Agricultural Research Service

Title: Spatial variability of atrazine and metolachlor dissipation on dryland no-tillage crop fields in Colorado

Authors
item Bridges, M - COLORADO STATE UNIVERSITY
item Henry, William
item Shaner, Dale
item Khosla, R - COLORADO STATE UNIVERSITY
item Westra, P - COLORADO STATE UNIVERSITY
item Reich, R - COLORADO STATE UNIVERSITY

Submitted to: Journal of Environmental Quality
Publication Type: Peer Reviewed Journal
Publication Acceptance Date: February 26, 2008
Publication Date: September 1, 2008
Citation: Bridges, M., Henry, W.B., Shaner, D.L., Khosla, R., Westra, P., Reich, R. 2008. Spatial variability of atrazine and metolachlor dissipation on dryland no-tillage crop fields in Colorado. Journal of Environmental Quality. 37:1-9.

Interpretive Summary: This study was conducted to measure herbicide degradation in dryland cropping environments in Northeastern Colorado. Applying herbicides at variable rates and only to the areas that need herbicide may limit the total amount of herbicide applied and also reduce the potential for off-site movement. Before herbicides are applied site-specifically, we should first determine if the field has enough variability in it to justify a non-uniform application. Prior studies have determined that the corn herbicide atrazine is degraded by soil microbes in irrigated corn fields in Colorado. The objectives of our study were to determine 1) if the corn herbicides metolachlor and atrazine are degraded in dryland soils, and 2) to compare the rates of degradation across different soil zones. Herbicide degradation was evaluated in soils that were taken from three dryland fields with various cropping histories. Soils from these fields were classified into various zones with soil EC (Electrical Conductivity) analysis. Degradation was measured in the lab. We discovered that atrazine was rapidly degraded, with half lives ranging from 1.8 to 3.2 days in the laboratory. Rapid atrazine degradation was attributed to the prior history of atrazine use on these fields. Although the degradation rates did vary with respect to the different soil zones throughout the field, these differences while statistically significant, would likely not be of agronomic importance to the farmer. The bigger problem was that regardless of soil zone, the herbicide degraded so quickly that weed control likely would be inadequate.

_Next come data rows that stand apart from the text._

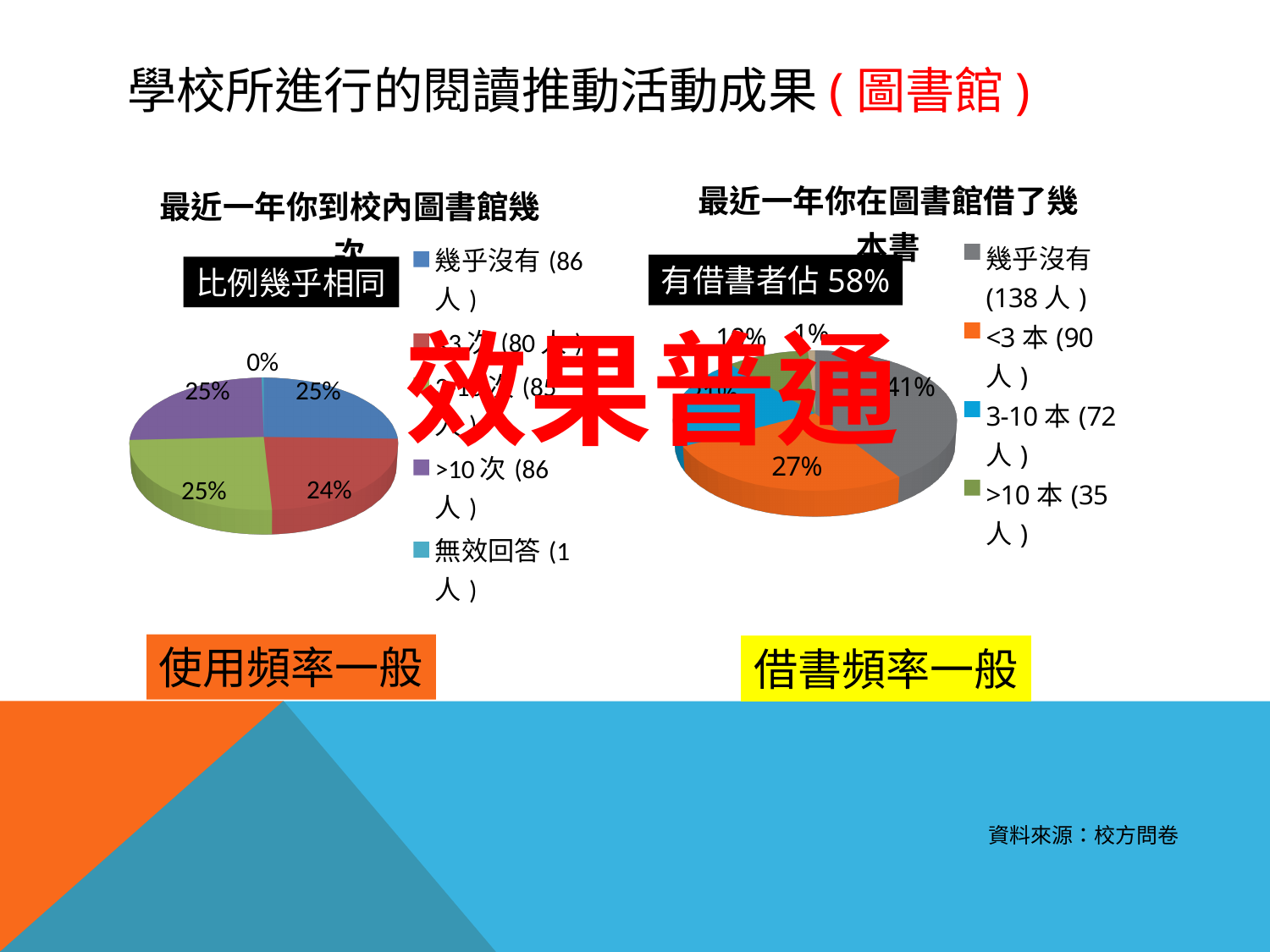
In the left chart (最近一年你到校內圖書館幾次), how many entries does the legend list? 5 What kind of chart is the left chart titled 最近一年你到校內圖書館幾次? pie chart In the right chart (最近一年你在圖書館借了幾本書), what percentage is shown for the 幾乎沒有 slice? 41% In the left chart (最近一年你到校內圖書館幾次), how many people does the legend give for >10次? 86 人 In the left chart (最近一年你到校內圖書館幾次), what percentage is shown for the <3次 slice? 24% In the left chart (最近一年你到校內圖書館幾次), what percentage is shown for the 幾乎沒有 slice? 25% In the right chart (最近一年你在圖書館借了幾本書), what percentage is shown for the <3本 slice? 27% In the right chart (最近一年你在圖書館借了幾本書), which category has the largest share? 幾乎沒有 In the left chart (最近一年你到校內圖書館幾次), which category has the smallest share? 無效回答 In the right chart (最近一年你在圖書館借了幾本書), how many people does the legend give for 幾乎沒有? 138 人 In the right chart (最近一年你在圖書館借了幾本書), what is the difference in percentage points between the 幾乎沒有 slice and the <3本 slice? 14 In the right chart (最近一年你在圖書館借了幾本書), which is larger, the share for 幾乎沒有 or the share for >10本? 幾乎沒有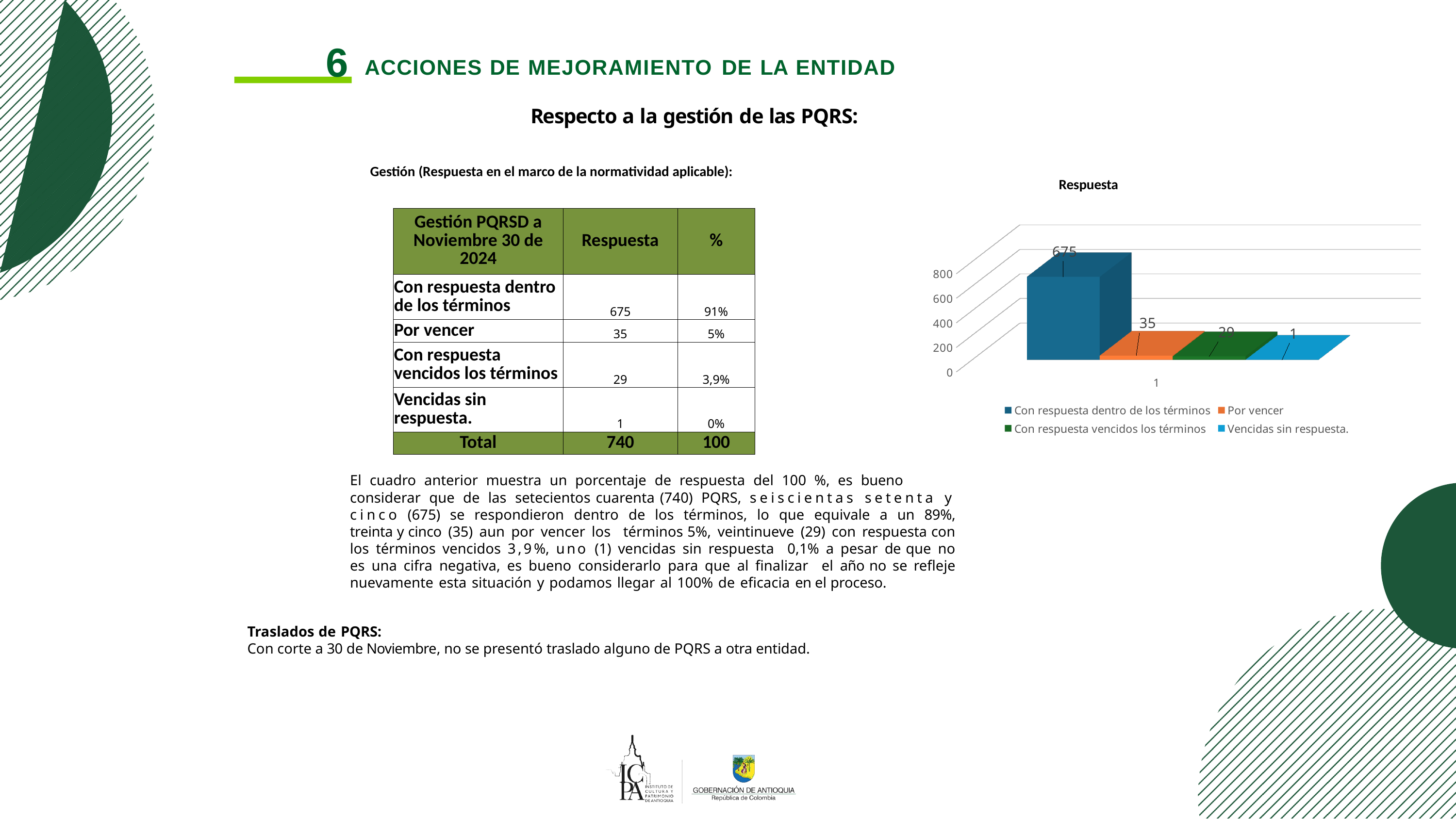
What type of chart is shown on the slide? bar chart What is the value for 'Por vencer' in the chart? 35 Which series has the highest value in the chart? Con respuesta dentro de los términos How many series does the chart legend list? 4 What is the value for 'Con respuesta vencidos los términos' in the chart? 29 Is the value for 'Con respuesta dentro de los términos' greater or less than 600? greater Which series has the lowest value in the chart? Vencidas sin respuesta. What is the difference between the values for 'Con respuesta dentro de los términos' and 'Por vencer'? 640 What is the value for 'Vencidas sin respuesta.' in the chart? 1 What is the title of the chart? Respuesta What is the value for 'Con respuesta dentro de los términos' in the chart? 675 Which is larger, the value for 'Por vencer' or the value for 'Con respuesta vencidos los términos'? Por vencer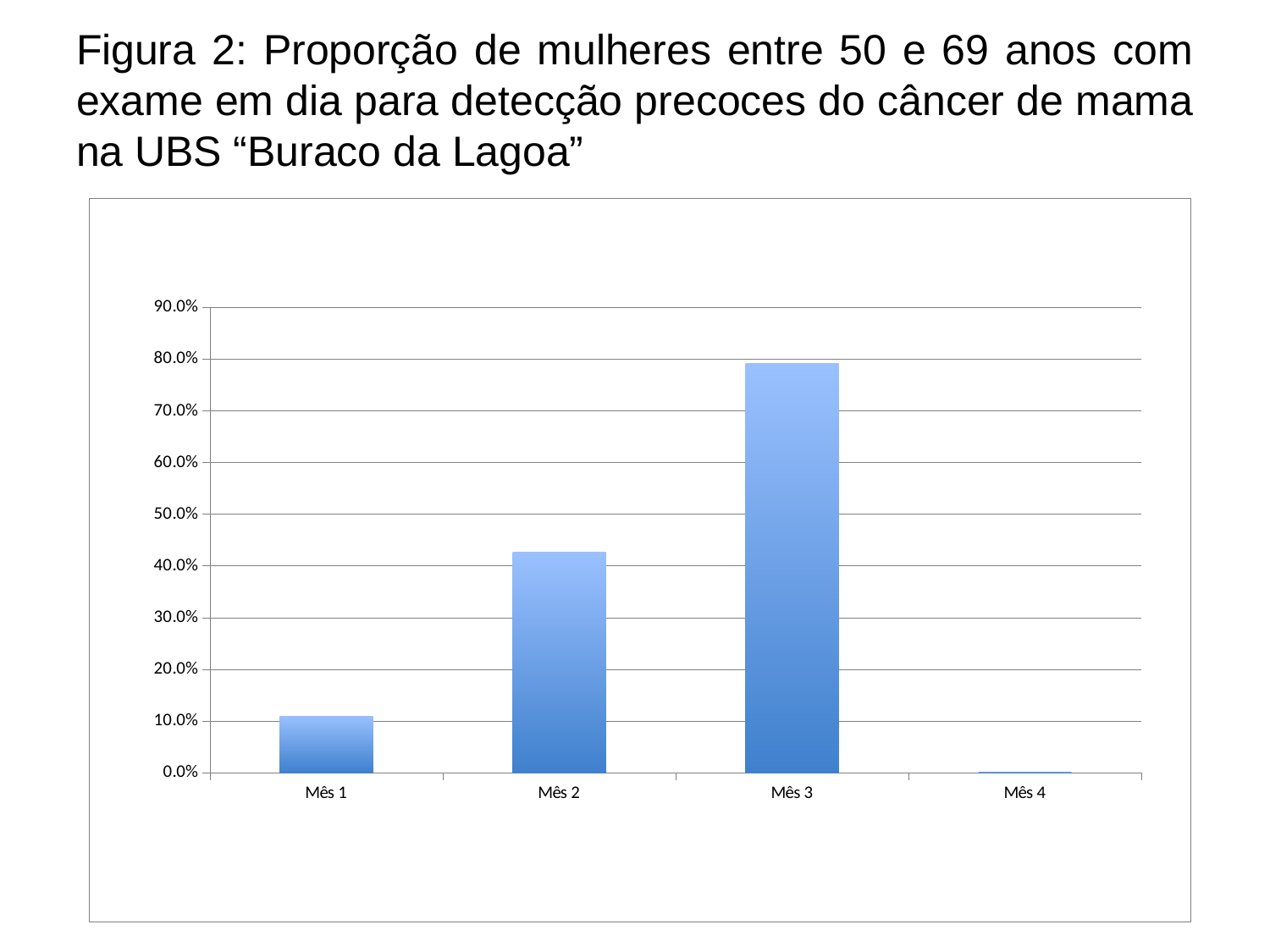
Which month has the highest value in the chart? Mês 3 Which is larger, the value for Mês 2 or the value for Mês 3? Mês 3 Is the value for Mês 3 greater or less than 70.0%? greater Is the value for Mês 1 greater or less than 20.0%? less Is the value for Mês 2 greater or less than 40.0%? greater Do the values rise or fall from Mês 1 to Mês 3? rise What is the highest value shown on the y axis of the chart? 90.0% Which is larger, the value for Mês 1 or the value for Mês 2? Mês 2 Which month has the lowest value in the chart? Mês 4 How many categories (months) are shown on the x axis of the chart? 4 What kind of chart is shown on the slide? bar chart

Technical Abstract: An area of interest in precision farming is variable rate application of herbicides to optimize herbicide use efficiency and minimize negative off-site and non-target effects. Two commonly used soil applied herbicides in dryland corn production are atrazine (6-chloro-4-(ethylamino)-6-isopropylamino)-s-triazine) and metolachlor (2-chloro-N-(6-ethyl-o-tolyl)-N-(2-methyloxy-1-methylethyl) acetamide). Because both of these herbicides are frequently found in surface and shallow ground water, variable rate application could help alleviate this problem. However, accelerated dissipation of atrazine has been discovered recently in irrigated corn fields in eastern Colorado. The objectives of this study were to i) compare the rates of dissipation of atrazine and metolachlor across different soil zones from three dryland no-tillage fields under laboratory incubation conditions, and ii) determine if rapid dissipation of atrazine and/or metolachlor occurred in dryland soils. Herbicide dissipation was evaluated at time points between 0 and 35 days after soil treatment using a toluene extraction with GC/MS analysis. Differential rates of atrazine and metolachlor dissipation occurred between two soil zones on two of three fields evaluated. In addition, accelerated atrazine dissipation occurred in soil from all fields of this study with half-lives ranging from 1.8 to 3.2 days in the laboratory. A history of atrazine use on all fields likely contributed to the rapid atrazine dissipation rates.